The proportion of insight also significantly differed between groups [χ2(2, N = 306) = 9.89, p < 0.01, Cramer's V = 0.18]. The most-viewed group had more videos that had an explicit insight than the least-viewed group (Figure 4C). In the video What if We Nuke a City? By Kurzgesagt—In a Nutshell, for example, the narrator clearly emphasized the importance of eliminating all nuclear weapons after demonstrating what would happen if a city was attacked with a nuclear weapon. Yet, most videos in the sample (55% of the most-viewed group and 71% of the least-viewed) had no insight (Figure 4C).

Videos in the most-viewed group also differed from those in the least-viewed group when it came to emotional arousal. The relationship was significant, and the effect size was large [χ2(3, N = 306) = 29.46, p < 0.001, Cramer's V = 0.31]. The least-viewed group had a higher percentage of emotionally inactive videos (~62%) than the most-viewed group (~40%). Meanwhile, 30% of videos in the most-viewed group were moderately or quite activating, whereas only 7% of the least-viewed group managed to induce such emotional arousal (Figure 5A).


Figure 5. The proportions of videos with different types of (A) emotional arousal, and (B) status of story (N = 306). Asterisks denote a significant difference between the most-viewed group and the least-viewed group: *** indicates p < 0.001.
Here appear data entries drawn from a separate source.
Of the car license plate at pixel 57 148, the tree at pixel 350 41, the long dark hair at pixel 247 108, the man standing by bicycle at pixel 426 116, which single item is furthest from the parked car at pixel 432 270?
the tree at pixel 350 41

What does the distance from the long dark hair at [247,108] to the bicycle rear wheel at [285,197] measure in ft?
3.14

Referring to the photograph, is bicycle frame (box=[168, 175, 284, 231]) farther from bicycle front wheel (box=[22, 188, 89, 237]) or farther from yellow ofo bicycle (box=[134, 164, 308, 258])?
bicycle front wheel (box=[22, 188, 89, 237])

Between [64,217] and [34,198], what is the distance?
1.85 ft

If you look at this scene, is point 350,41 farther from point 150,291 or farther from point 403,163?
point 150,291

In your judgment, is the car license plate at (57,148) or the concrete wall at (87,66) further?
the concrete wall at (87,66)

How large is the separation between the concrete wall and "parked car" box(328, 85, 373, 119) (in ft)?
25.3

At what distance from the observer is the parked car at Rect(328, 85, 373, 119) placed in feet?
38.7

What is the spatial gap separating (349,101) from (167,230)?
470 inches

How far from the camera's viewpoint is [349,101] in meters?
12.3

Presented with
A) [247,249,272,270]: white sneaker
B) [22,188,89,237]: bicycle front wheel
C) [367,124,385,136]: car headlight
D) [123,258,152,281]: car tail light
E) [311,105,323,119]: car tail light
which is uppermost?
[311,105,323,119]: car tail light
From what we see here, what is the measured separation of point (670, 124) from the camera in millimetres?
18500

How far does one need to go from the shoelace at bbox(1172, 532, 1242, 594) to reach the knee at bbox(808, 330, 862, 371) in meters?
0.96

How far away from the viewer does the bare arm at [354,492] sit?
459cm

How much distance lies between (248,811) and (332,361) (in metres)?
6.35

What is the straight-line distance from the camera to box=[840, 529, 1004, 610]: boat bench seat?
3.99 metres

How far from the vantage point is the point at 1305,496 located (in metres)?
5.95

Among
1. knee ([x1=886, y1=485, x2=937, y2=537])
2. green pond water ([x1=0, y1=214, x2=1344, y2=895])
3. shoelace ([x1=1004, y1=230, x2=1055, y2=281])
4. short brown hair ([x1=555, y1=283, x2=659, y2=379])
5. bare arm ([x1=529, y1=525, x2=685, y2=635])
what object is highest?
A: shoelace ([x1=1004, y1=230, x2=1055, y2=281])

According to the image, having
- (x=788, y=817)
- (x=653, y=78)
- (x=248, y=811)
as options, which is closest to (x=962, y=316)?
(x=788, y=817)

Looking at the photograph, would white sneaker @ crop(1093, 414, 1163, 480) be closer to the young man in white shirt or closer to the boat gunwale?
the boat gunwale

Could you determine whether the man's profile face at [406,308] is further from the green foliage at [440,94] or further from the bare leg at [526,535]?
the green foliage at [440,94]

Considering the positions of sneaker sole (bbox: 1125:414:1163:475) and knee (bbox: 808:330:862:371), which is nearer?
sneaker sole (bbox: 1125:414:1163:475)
Lastly, status of story differed significantly between the two groups, and the effect size was medium [χ2(3, N = 306) = 22.40, p < 0.001, Cramer's V = 0.27]. The most-viewed group was more likely to have videos with medium (21%) or high (45%) status of story compared with the least-viewed group. For example, When Humans Were Prey by PBS Eons devoted the whole video to the story about the change of interpretation of the Taung Child fossil. Meanwhile, the least-viewed group had more videos without any story (29%) and videos whose status of story was low (31%) (Figure 5B).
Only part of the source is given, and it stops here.